## TASK TO CARRY OUT
Could the entries below be retyped exactly and in full?

## GIVEN RECORDS
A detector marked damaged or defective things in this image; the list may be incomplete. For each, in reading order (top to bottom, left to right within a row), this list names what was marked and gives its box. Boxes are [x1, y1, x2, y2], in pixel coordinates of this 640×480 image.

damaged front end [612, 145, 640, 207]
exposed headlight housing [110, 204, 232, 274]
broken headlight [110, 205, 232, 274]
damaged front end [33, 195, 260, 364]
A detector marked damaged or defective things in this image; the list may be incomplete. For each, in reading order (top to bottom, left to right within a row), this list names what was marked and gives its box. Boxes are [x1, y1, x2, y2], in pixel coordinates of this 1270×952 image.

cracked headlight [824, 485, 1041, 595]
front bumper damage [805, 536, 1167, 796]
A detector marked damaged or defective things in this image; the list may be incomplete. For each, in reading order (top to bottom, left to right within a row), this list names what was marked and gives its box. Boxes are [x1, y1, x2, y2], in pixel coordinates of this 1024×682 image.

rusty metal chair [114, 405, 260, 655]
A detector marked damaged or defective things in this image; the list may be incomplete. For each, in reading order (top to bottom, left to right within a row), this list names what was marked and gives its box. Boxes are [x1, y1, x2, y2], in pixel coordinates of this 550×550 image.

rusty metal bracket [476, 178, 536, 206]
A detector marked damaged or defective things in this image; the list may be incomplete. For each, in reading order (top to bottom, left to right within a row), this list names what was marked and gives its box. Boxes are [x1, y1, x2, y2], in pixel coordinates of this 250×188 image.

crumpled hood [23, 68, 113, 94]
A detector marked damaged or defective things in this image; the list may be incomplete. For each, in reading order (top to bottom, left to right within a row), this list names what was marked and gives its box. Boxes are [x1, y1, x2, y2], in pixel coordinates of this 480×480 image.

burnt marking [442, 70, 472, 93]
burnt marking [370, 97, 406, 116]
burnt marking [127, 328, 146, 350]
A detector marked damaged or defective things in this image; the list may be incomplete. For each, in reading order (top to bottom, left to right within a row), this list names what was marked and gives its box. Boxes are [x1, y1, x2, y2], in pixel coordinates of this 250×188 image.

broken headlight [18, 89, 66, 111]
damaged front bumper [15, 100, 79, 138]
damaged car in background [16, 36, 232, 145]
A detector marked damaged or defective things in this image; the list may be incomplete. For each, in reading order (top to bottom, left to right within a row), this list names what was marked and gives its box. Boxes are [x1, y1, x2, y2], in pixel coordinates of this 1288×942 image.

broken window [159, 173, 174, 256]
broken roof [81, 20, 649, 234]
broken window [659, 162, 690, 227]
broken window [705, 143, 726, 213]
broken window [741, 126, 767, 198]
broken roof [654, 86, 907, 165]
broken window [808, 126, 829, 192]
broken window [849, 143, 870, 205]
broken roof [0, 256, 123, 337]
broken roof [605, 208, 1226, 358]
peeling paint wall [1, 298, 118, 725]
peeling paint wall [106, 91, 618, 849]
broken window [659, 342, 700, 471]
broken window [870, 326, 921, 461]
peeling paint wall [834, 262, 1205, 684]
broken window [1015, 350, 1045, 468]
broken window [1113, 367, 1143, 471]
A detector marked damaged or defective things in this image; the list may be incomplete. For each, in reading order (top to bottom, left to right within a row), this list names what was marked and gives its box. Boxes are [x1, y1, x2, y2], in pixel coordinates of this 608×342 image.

## YOUR RESPONSE
A detector marked damaged or defective things in this image; the list may be incomplete. For each, in reading order (top to bottom, left to right within a row), this list names what was marked and gives its box. Boxes are [x1, y1, x2, y2], in pixel coordinates of this 640×480 image.

damaged front end [612, 145, 640, 207]
exposed headlight housing [110, 204, 232, 274]
broken headlight [110, 205, 232, 274]
damaged front end [33, 195, 260, 364]
A detector marked damaged or defective things in this image; the list may be incomplete. For each, in reading order (top to bottom, left to right within a row), this list names what was marked and gives its box. Boxes are [x1, y1, x2, y2], in pixel coordinates of this 1270×952 image.

cracked headlight [824, 485, 1041, 595]
front bumper damage [805, 536, 1167, 796]
A detector marked damaged or defective things in this image; the list may be incomplete. For each, in reading order (top to bottom, left to right within a row), this list names what was marked and gives its box. Boxes are [x1, y1, x2, y2], in pixel coordinates of this 1024×682 image.

rusty metal chair [114, 405, 260, 655]
A detector marked damaged or defective things in this image; the list may be incomplete. For each, in reading order (top to bottom, left to right within a row), this list names what was marked and gives its box. Boxes are [x1, y1, x2, y2], in pixel coordinates of this 550×550 image.

rusty metal bracket [476, 178, 536, 206]
A detector marked damaged or defective things in this image; the list may be incomplete. For each, in reading order (top to bottom, left to right within a row), this list names what was marked and gives its box. Boxes are [x1, y1, x2, y2], in pixel coordinates of this 250×188 image.

crumpled hood [23, 68, 113, 94]
A detector marked damaged or defective things in this image; the list may be incomplete. For each, in reading order (top to bottom, left to right within a row), this list names what was marked and gives its box. Boxes are [x1, y1, x2, y2], in pixel coordinates of this 480×480 image.

burnt marking [442, 70, 472, 93]
burnt marking [370, 97, 406, 116]
burnt marking [127, 328, 146, 350]
A detector marked damaged or defective things in this image; the list may be incomplete. For each, in reading order (top to bottom, left to right within a row), this list names what was marked and gives its box. Boxes are [x1, y1, x2, y2], in pixel coordinates of this 250×188 image.

broken headlight [18, 89, 66, 111]
damaged front bumper [15, 100, 79, 138]
damaged car in background [16, 36, 232, 145]
A detector marked damaged or defective things in this image; the list may be incomplete. For each, in reading order (top to bottom, left to right within a row), this list names what was marked and gives its box. Boxes are [x1, y1, x2, y2], in pixel coordinates of this 1288×942 image.

broken window [159, 173, 174, 256]
broken roof [81, 20, 649, 234]
broken window [659, 162, 690, 227]
broken window [705, 143, 726, 213]
broken window [741, 126, 767, 198]
broken roof [654, 86, 907, 165]
broken window [808, 126, 829, 192]
broken window [849, 143, 870, 205]
broken roof [0, 256, 123, 337]
broken roof [605, 208, 1226, 358]
peeling paint wall [1, 298, 118, 725]
peeling paint wall [106, 91, 618, 849]
broken window [659, 342, 700, 471]
broken window [870, 326, 921, 461]
peeling paint wall [834, 262, 1205, 684]
broken window [1015, 350, 1045, 468]
broken window [1113, 367, 1143, 471]
A detector marked damaged or defective things in this image; the list may be incomplete. For each, in reading order (top to bottom, left to right within a row), this list names what was marked and gives its box. Boxes are [x1, y1, x2, y2], in pixel coordinates of this 608×342 image.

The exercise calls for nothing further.